Storage Type2nd Gen only

The type of storage volume. In AWS, there are several EBS Volume types that can be used, gp2 and io1 for SSD, st1 and sc1 for HDD or the standard type which is the old generation EBS volume type. If auto is selected, the storage type defined in the image is used.

Root Volume Name2nd Gen only

The device names available for the volume. Depending on the block device driver of the selected AMI's kernel, the device may be attached with a different name than what you specify. If left empty, the default defined in the AMI is used. For example: /dev/xvda

Autoload2nd Gen only

Enables the automatic execution of the Autoload command during reservation Setup.

Wait for IP2nd Gen only

If set to False, the deployment will not wait for the VM to get an IP.

Wait for Status Check2nd Gen only

If set to True, the App's deployment will end successfully only after instance status checks have passed.

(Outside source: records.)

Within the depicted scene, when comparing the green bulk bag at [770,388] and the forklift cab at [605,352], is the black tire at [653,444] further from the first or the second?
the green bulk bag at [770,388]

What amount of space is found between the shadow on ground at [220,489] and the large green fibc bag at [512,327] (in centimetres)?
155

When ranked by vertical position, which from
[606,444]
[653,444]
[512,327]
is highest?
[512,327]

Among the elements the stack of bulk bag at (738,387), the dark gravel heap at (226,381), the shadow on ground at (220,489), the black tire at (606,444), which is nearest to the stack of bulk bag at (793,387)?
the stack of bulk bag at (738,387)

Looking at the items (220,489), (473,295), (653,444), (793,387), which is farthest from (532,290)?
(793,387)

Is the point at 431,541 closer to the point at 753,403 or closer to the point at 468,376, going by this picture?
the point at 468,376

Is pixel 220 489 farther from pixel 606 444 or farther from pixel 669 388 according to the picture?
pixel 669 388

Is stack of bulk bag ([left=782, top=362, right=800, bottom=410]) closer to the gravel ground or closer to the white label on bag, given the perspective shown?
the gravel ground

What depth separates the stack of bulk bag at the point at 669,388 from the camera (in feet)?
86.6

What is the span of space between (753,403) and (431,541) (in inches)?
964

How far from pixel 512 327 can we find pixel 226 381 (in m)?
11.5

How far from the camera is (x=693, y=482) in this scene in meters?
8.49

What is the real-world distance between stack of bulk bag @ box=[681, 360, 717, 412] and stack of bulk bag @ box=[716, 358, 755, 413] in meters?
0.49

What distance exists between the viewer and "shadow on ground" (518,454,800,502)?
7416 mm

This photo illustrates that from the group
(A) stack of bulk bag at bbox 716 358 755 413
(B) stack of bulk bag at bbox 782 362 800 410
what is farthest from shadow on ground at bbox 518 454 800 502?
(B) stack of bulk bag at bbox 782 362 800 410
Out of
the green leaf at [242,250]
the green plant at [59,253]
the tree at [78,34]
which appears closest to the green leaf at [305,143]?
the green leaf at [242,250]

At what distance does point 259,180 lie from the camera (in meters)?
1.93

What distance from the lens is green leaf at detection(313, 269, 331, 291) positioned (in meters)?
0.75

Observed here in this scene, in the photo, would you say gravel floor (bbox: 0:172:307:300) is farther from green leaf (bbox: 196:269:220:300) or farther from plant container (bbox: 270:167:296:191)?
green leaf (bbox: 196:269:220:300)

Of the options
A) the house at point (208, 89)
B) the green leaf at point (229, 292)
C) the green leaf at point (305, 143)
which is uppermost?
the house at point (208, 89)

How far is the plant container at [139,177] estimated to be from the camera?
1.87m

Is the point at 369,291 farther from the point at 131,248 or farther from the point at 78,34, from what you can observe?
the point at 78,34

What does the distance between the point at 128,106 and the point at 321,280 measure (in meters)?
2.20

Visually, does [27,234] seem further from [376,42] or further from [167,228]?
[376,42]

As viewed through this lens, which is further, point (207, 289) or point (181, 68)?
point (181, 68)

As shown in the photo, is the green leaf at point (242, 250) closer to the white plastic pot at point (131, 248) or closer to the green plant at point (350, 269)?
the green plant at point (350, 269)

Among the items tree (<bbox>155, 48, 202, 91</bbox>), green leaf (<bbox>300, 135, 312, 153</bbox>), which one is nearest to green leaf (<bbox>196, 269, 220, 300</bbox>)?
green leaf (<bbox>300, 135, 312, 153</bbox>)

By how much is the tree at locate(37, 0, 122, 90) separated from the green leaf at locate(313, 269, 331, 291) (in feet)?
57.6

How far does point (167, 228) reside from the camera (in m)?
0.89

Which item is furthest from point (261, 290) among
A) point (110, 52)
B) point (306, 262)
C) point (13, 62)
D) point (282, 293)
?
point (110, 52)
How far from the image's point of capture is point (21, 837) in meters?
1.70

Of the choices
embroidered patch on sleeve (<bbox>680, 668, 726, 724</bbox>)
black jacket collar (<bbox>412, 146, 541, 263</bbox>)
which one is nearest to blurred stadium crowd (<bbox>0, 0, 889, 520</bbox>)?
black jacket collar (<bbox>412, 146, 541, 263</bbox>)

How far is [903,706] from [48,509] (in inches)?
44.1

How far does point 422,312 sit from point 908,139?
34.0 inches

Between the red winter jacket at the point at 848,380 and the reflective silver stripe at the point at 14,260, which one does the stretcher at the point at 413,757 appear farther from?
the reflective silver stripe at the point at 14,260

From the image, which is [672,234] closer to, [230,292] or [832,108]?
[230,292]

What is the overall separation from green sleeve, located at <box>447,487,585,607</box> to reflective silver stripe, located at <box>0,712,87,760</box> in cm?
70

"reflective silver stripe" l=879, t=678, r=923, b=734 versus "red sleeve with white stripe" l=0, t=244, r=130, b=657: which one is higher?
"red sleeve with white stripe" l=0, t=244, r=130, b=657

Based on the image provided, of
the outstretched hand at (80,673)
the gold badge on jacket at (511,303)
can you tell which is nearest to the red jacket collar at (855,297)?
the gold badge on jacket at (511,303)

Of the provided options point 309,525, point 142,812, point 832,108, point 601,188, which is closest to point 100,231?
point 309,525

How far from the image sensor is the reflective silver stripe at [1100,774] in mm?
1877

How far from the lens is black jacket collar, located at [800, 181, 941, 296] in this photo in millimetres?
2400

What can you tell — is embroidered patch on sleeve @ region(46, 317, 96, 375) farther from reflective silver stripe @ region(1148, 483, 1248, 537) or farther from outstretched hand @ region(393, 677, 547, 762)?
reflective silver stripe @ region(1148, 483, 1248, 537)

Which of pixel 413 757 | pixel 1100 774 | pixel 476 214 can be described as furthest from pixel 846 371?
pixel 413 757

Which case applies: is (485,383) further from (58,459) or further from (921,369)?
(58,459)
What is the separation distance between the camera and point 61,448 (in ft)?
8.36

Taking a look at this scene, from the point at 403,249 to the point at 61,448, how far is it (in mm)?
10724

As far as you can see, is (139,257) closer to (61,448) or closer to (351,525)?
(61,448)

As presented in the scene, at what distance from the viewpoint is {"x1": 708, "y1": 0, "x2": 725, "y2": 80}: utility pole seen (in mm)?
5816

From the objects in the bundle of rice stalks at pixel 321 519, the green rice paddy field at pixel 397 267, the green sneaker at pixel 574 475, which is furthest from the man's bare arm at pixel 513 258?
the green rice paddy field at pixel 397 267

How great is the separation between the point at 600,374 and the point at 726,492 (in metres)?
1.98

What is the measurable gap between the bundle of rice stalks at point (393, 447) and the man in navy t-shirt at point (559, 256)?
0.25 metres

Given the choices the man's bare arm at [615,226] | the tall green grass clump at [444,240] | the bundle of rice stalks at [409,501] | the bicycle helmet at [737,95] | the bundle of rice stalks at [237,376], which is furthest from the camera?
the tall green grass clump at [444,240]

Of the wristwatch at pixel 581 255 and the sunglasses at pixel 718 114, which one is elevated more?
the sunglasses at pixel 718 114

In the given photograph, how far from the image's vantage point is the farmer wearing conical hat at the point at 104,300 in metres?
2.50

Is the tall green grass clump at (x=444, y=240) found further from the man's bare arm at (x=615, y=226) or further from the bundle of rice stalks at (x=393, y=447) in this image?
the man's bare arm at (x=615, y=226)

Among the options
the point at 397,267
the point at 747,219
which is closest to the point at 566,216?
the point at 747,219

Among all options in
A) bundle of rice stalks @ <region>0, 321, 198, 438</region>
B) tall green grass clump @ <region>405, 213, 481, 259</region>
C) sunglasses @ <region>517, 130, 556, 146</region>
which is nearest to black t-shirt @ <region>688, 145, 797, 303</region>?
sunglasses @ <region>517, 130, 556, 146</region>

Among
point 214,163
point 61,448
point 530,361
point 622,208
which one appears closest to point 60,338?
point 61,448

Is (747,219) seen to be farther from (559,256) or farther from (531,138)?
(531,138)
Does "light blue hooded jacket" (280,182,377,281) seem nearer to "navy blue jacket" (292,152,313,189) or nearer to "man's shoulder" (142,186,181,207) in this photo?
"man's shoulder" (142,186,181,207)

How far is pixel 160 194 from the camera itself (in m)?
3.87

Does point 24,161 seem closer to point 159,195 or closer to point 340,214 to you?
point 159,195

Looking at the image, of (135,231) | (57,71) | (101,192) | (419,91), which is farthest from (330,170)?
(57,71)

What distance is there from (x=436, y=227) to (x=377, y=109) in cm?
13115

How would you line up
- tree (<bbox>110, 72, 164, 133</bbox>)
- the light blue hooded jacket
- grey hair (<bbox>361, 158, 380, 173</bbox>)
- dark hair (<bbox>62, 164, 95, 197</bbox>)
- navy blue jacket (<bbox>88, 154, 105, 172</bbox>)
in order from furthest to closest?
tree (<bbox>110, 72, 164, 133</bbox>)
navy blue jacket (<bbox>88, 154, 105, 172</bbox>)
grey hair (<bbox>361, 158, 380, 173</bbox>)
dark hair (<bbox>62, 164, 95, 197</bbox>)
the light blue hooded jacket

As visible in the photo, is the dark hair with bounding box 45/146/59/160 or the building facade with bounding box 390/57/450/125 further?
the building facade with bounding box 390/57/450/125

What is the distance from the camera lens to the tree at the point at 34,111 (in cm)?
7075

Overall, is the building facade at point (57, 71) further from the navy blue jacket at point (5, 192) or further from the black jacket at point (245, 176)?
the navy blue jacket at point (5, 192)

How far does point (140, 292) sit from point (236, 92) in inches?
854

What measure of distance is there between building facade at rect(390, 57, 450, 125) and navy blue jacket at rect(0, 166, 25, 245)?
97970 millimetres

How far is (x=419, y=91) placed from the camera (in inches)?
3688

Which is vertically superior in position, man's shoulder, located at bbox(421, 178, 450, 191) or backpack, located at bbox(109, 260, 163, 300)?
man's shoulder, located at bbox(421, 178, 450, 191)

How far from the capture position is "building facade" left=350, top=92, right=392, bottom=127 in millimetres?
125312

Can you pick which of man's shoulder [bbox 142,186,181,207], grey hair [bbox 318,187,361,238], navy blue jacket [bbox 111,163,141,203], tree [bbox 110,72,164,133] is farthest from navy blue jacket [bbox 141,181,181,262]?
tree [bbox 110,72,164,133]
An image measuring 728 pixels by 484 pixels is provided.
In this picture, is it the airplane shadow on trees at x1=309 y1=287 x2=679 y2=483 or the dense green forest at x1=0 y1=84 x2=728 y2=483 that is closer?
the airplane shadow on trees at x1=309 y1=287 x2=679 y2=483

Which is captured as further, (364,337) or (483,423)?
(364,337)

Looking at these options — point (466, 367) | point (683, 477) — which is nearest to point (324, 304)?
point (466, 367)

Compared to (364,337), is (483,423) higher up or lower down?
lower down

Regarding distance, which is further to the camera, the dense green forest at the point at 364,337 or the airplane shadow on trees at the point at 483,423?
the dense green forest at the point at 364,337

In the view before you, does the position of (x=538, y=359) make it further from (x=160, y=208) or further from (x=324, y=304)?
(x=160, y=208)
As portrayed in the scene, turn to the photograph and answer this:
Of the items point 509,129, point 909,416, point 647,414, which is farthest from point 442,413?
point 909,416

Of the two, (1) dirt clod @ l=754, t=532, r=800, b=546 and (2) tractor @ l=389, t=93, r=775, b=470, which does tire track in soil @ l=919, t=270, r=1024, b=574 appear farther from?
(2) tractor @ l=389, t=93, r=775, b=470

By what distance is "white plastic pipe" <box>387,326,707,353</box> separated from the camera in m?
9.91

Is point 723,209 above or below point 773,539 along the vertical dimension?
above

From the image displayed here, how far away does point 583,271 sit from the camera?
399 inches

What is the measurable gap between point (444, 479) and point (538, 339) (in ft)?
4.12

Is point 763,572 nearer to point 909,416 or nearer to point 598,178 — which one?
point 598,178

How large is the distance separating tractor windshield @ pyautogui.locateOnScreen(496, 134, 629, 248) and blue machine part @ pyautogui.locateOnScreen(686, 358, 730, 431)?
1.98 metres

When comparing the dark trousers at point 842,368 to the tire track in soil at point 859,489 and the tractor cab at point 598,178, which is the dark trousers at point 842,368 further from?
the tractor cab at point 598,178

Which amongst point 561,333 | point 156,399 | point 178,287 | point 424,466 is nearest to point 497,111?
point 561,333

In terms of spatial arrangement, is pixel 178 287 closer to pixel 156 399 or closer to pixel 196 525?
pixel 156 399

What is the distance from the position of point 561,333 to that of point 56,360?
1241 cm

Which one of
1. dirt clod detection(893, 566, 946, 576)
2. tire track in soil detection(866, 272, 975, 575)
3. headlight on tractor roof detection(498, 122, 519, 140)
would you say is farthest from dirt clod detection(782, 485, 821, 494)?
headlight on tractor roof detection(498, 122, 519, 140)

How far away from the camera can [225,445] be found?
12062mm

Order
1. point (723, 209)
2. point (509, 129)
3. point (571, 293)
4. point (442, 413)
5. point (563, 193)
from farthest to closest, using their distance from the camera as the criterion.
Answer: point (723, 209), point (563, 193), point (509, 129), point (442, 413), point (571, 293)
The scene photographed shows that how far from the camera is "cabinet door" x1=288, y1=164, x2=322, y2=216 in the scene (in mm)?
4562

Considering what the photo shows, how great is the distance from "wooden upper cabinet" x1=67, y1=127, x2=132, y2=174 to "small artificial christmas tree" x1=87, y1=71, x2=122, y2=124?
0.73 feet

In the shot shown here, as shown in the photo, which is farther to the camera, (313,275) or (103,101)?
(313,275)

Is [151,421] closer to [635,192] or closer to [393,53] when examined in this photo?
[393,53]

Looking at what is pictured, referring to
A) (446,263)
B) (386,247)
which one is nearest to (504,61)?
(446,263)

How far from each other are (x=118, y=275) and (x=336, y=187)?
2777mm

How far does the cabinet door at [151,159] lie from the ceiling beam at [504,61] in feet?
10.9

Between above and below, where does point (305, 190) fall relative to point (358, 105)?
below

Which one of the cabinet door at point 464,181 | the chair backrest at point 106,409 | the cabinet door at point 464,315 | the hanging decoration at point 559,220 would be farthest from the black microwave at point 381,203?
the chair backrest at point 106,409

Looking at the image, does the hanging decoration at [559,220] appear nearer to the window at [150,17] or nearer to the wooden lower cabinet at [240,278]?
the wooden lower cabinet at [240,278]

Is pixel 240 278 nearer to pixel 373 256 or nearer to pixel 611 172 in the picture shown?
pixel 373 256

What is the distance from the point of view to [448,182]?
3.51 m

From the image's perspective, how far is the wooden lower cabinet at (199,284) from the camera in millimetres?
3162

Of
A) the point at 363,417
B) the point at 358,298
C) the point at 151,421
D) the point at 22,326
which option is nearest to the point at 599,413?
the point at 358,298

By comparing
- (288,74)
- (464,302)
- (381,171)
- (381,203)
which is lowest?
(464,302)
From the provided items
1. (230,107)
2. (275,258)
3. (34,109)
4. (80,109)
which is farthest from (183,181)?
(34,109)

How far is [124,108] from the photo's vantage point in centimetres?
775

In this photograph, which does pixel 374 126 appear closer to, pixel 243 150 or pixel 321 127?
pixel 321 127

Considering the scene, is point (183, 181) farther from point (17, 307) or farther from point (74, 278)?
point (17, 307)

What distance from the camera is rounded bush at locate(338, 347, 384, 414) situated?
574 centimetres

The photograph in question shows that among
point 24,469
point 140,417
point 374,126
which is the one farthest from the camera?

The status checks include network connectivity, physical host status, system status and more.

Wait for Credentials2nd Gen only

Enable in order to retrieve credentials from a Windows machine. Note that if this parameter is enabled and the credentials are not retrieved within 15 minutes, the deployment will fail.

Custom TagsAll

Custom tags to be set on CloudShell-deployed AWS EC2 instances for billing, like the details of the project or team that deployed the instance.

For multiple tags, specify a comma-separated list of the key-value pairs. For example:

tag_name1:ec2_instance,tag_name2:ec2_instance2

User Data URLAll

(Optional) URL to the raw version of the script to execute (PowerShell, bash, sh, etc.).

User Data ParametersAll

(Optional) Parameters to pass to the user data script. For example, specifying param1 param2 will result in the command running as follows:

./file.sh param1 param2

Private IPAll

When the VPC is in static mode (defined on the AWS EC2 cloud provider resource's VPC Mode attribute), this attribute is used to set a static private IP for the deployed App.

To set a static private IPs in multi-subnet mode, specify a json string that maps the subnet request CIDR to the requested static private IP. For example: {"10.0.0.0/28": "10.0.0.6"}

Enable Source Dest Check2nd Gen only

Set to True to enable source/destination checks. Source/destination checks allow users to create custom routing inside the VPC. It is applied to all vNICs of a certain instance. If enabled, you can reconfigure routing to go through that instance. This value must be False for Virtual Appliance instances like virtual firewalls/routers.

Important

This value must be False for Virtual Appliance instances like virtual firewalls/routers. The reason for this is that some virtual appliances may take a while to fully deploy and AWS will show them as impaired from 20 minutes until they fully deploy. Setting Enable Source Dest Check to False ensures the instances are not stopped when they become impaired.

Status Check Timeout2nd Gen only

Timeout, in seconds, for AWS status checks to pass. Some virtual appliances may take a while to fully deploy and AWS will show them as impaired from 20 minutes until they fully deploy. Therefore, to ensure virtual appliance instances are not stopped when they become impaired, use this attribute to provide a long enough timeout for the instance to complete its status check.

note

The default timeout is 600 seconds (10 minutes). However, instance deployment will fail once the instance status becomes "impaired". Specifying a status check timeout period will configure CloudShell to ignore the "impaired" status and instead wait for the instance deployment to complete or the timeout period to pass.